In our project, we aim to further develop the mathematical tools necessary to understand adiabatic and linear response for systems with boundaries. To this end, we explore mathematical questions whose relevance is not limited to quantum Hall systems, but extends, for example, to quantum information. Conversely, we also intend to use new approaches recently developed in quantum information to solve these problems motivated from mathematical physics. The main targeted advances are:

(1) To extend recent results [BDF18; MT19*; T20*; MO20; HT22*a; HT22*b] on adiabatic approximations for gapped systems to a theory of adiabatic and linear response in the bulk. We formulate a “local dynamically stable gap” (LDSG) condition that guarantees that in regions where this condition is satisfied the adiabatic and linear response to perturbations supported in these regions is the same as for a gapped system.
 
(2) To show that also for weakly interacting gapped fermion systems a strong LPPL-principle for the ground state (“local perturbations perturb locally”) [BDDF21; HTW22*] holds, i.e., that local but not necessarily small perturbations (like the introduction of edges) change the ground state only locally.

(3) To establish a strong LPPL-principle for the Gibbs state uniformly for all temperatures in systems that satisfy a strong LPPL-principle for the ground state. It is known that above a critical temperature the Gibbs state of a quantum lattice system with finite-range interactions is determined by the local Hamiltonian [KGKRE14], as well as at every temperature for 1-dimensional systems [BCP22*].
 
(4) To extend the generalized bulk-edge correspondence recently established for systems of noninteracting fermions [CMT21*] to systems of interacting fermions above the critical temperature. Successful completion of items (1)–(4) will allow us to formulate and address the problem of quantized Hall conductivity in integer quantum Hall samples with boundaries. Currently, we see this as an intermediate-term goal for the second period of the CRC. The ultimate long-term goal would be a similar theory also for models including long-range Coulomb repulsion, where screening effects near boundaries become important, and for fractional quantum Hall systems, i.e., for systems of strongly interacting fermions with degenerate ground states.

[HK06] M. B. Hastings and T. Koma.

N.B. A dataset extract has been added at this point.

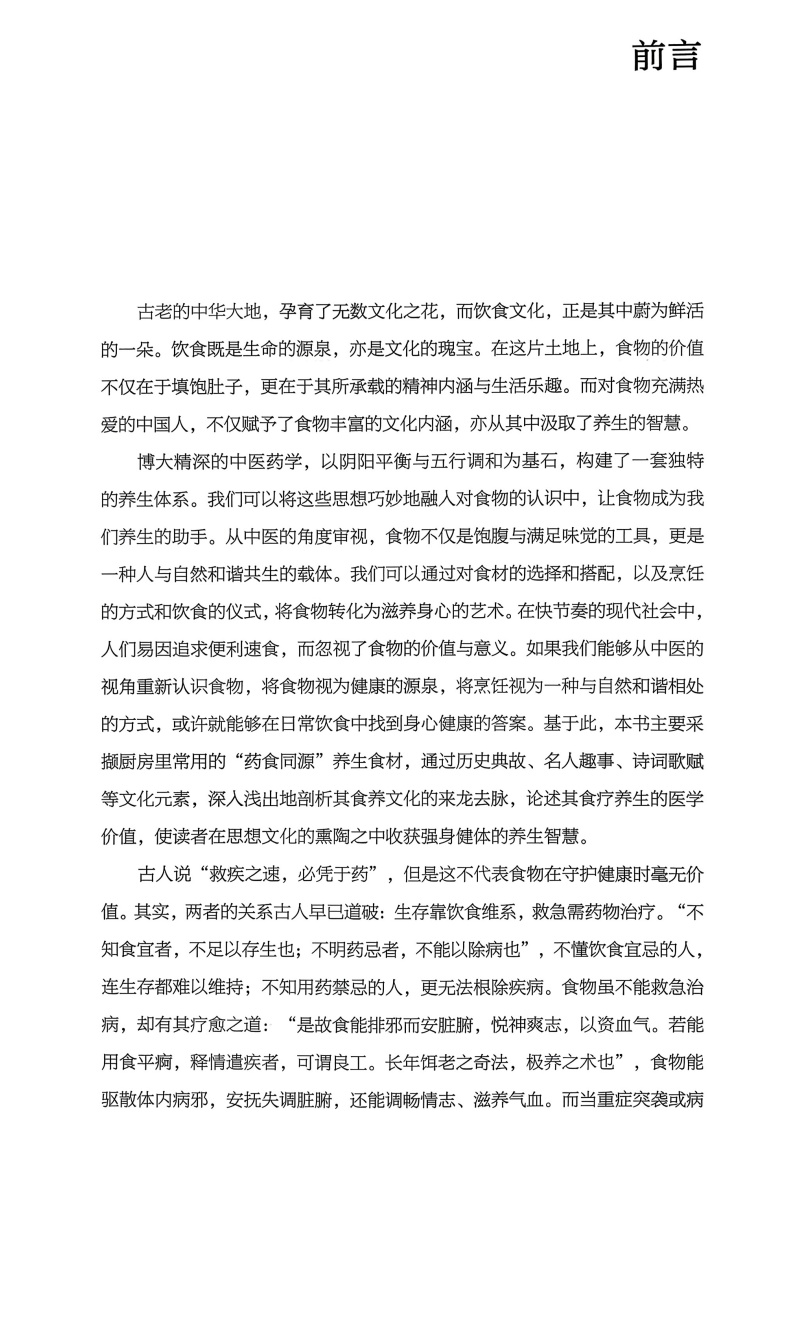 前言

古老的中华大地，孕育了无数文化之花，而饮食文化，正是其中蔚为鲜活的一朵。饮食既是生命的源泉，亦是文化的瑰宝。在这片土地上，食物的价值不仅在于填饱肚子，更在于其所承载的精神内涵与生活乐趣。而对食物充满热爱的中国人，不仅赋予了食物丰富的文化内涵，亦从其中汲取了养生的智慧。

博大精深的中医药学，以阴阳平衡与五行调和为基石，构建了一套独特的养生体系。我们可以将这些思想巧妙地融入对食物的认识中，让食物成为我们养生的助手。从中医的角度审视，食物不仅是饱腹与满足味觉的工具，更是一种人与自然和谐共生的载体。我们可以通过对食材的选择和搭配，以及烹饪的方式和饮食的仪式，将食物转化为滋养身心的艺术。在快节奏的现代社会中，人们易因追求便利速食，而忽视了食物的价值与意义。如果我们能够从中医的视角重新认识食物，将食物视为健康的源泉，将烹饪视为一种与自然和谐相处的方式，或许就能够在日常饮食中找到身心健康的答案。基于此，本书主要采撷厨房里常用的“药食同源”养生食材，通过历史典故、名人趣事、诗词歌赋等文化元素，深入浅出地剖析其食养文化的来龙去脉，论述其食疗养生的医学价值，使读者在思想文化的熏陶之中收获强身健体的养生智慧。

古人说“救疾之速，必凭于药”，但是这不代表食物在守护健康时毫无价值。其实，两者的关系古人早已道破：生存靠饮食维系，救急需药物治疗。“不知食宜者，不足以存生也；不明药忌者，不能以除病也”，不懂饮食宜忌的人，连生存都难以维持；不知用药禁忌的人，更无法根除疾病。食物虽不能救急治病，却有其疗愈之道：“是故食能排邪而安脏腑，悦神爽志，以资血气。若能用食平疴，释情遣疾者，可谓良工。长年饵老之奇法，极养之术也”，食物能驱散体内病邪，安抚失调脏腑，还能调畅情志、滋养气血。而当重症突袭或病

Spectral gap and exponential decay of correlations. Commun. Math. Phys. 265 (2006), 781–804.

[BDF18] S. Bachmann, W. De Roeck, and M. Fraas. The adiabatic thm. and linear response theory for extended quantum systems. Commun. Math. Phys. 361 (2018), 997–1027.

[MT19*] D. Monaco and S. Teufel. Adiabatic currents for interacting fermions on a lattice. Rev. Math. Phys. 31 (2019), 1950009.

[T20*] S. Teufel. Non-equilibrium almost-stationary states and linear response for gapped quantum systems. Commun. Math. Phys. 373 (2020), 621–653.

[MO20] A. Moon and Y. Ogata. Microscopic Conductivity of Lattice Fermions at Equilibrium. Part II: Interacting Particles. J. Func. Anal. 278 (2020), 108422.

[HT22*a] J. Henheik and S. Teufel. Adiabatic theorem in the thermodynamic limit: Systems with a uniform gap. J. Math. Phys. 63 (2022), 011901.

[HT22*b] J. Henheik and S. Teufel. Adiabatic theorem in the thermodynamic limit: Systems with a gap in the bulk. Forum Mathematics Sigma 10 (2022), 1–35.

[BDDF21] S. Bachmann, W. De Roeck, B. Donvil, and M. Fraas. Stability against large perturbations of invertible, frustration-free ground states. arXiv e-prints (2021). arXiv: 2110. 11194.

[HTW22*] J. Henheik, S. Teufel, and T. Wessel. Local stability of ground states in locally gapped and weakly interacting quantum spin systems. Lett. Math. Phys. 112 (2022), 1–12.

[KGKRE14] M. Kliesch, C. Gogolin, M. Kastoryano, A. Riera, and J. Eisert. Locality of temperature. Phys. Rev. X 4 (2014), 031019.

[BCP22*] A. Bluhm, Á. Capel, and A. Pérez-Hernández. Exponential decay of mutual information for Gibbs states of local Hamiltonians. Quantum 6 (2022), 650.

[CMT21*] H. D. Cornean, M. Moscolari, and S. Teufel. General bulk-edge correspondence at positive temperature. arXiv e-prints (2021). arXiv: 2107.13456.